** begin ENTRIES SHOWN **
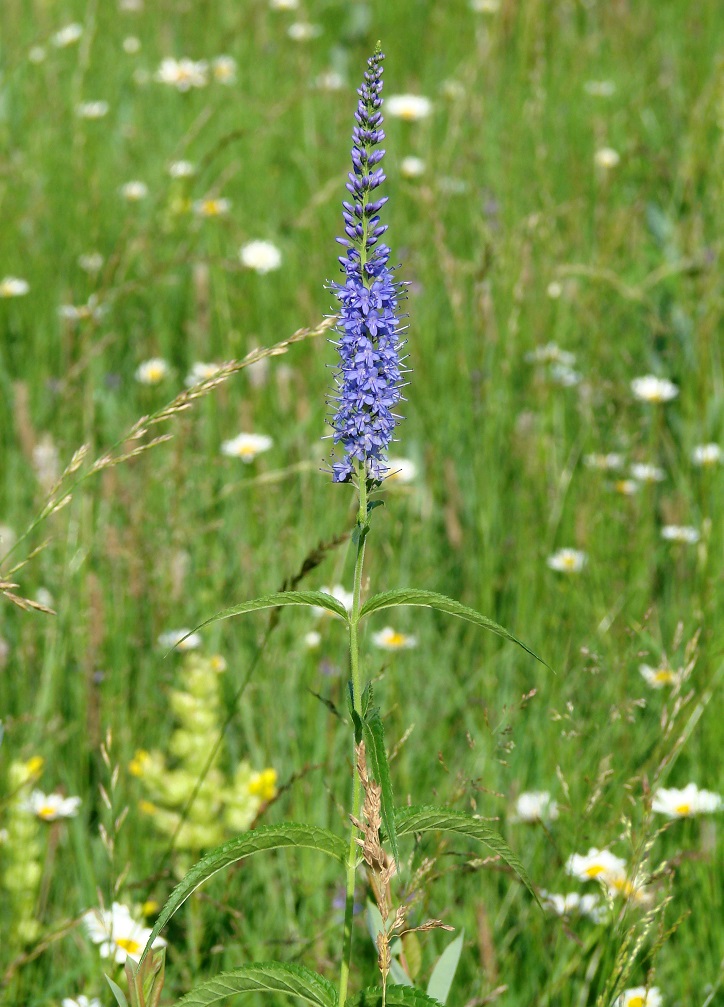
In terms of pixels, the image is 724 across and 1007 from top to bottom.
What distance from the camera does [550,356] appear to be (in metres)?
3.60

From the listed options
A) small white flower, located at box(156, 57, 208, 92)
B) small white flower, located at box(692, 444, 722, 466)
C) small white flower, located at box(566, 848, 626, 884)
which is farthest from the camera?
small white flower, located at box(156, 57, 208, 92)

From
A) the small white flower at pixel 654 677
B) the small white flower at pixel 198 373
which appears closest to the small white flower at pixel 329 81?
the small white flower at pixel 198 373

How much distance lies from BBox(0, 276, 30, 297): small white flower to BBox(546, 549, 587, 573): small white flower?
213 cm

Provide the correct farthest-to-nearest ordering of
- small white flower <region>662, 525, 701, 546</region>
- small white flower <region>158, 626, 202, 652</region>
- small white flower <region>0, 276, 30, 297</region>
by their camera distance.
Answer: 1. small white flower <region>0, 276, 30, 297</region>
2. small white flower <region>662, 525, 701, 546</region>
3. small white flower <region>158, 626, 202, 652</region>

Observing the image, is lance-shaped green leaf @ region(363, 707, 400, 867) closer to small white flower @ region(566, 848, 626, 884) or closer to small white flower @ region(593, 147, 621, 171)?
small white flower @ region(566, 848, 626, 884)

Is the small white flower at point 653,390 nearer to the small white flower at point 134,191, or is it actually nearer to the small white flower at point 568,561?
** end ENTRIES SHOWN **
• **INSTRUCTIONS FOR THE TASK**:
Recast all of the material above as a numbered list with one entry per line, omitting blank lines and leaving out the picture.

• **PROBLEM SOLUTION**:
1. In terms of pixels, the image is 724 across and 1007 from top to bottom.
2. What distance from the camera does [550,356] appear to be (in metres)?
3. 3.60
4. From the listed options
5. A) small white flower, located at box(156, 57, 208, 92)
6. B) small white flower, located at box(692, 444, 722, 466)
7. C) small white flower, located at box(566, 848, 626, 884)
8. which is farthest from the camera?
9. small white flower, located at box(156, 57, 208, 92)
10. From
11. A) the small white flower at pixel 654 677
12. B) the small white flower at pixel 198 373
13. which appears closest to the small white flower at pixel 329 81?
14. the small white flower at pixel 198 373
15. How much distance lies from BBox(0, 276, 30, 297): small white flower to BBox(546, 549, 587, 573): small white flower?
16. 213 cm
17. Provide the correct farthest-to-nearest ordering of
18. - small white flower <region>662, 525, 701, 546</region>
19. - small white flower <region>158, 626, 202, 652</region>
20. - small white flower <region>0, 276, 30, 297</region>
21. by their camera distance.
22. Answer: 1. small white flower <region>0, 276, 30, 297</region>
23. 2. small white flower <region>662, 525, 701, 546</region>
24. 3. small white flower <region>158, 626, 202, 652</region>
25. Observing the image, is lance-shaped green leaf @ region(363, 707, 400, 867) closer to small white flower @ region(566, 848, 626, 884) or closer to small white flower @ region(593, 147, 621, 171)?
26. small white flower @ region(566, 848, 626, 884)
27. Is the small white flower at point 653,390 nearer to the small white flower at point 134,191, or is it actually nearer to the small white flower at point 568,561?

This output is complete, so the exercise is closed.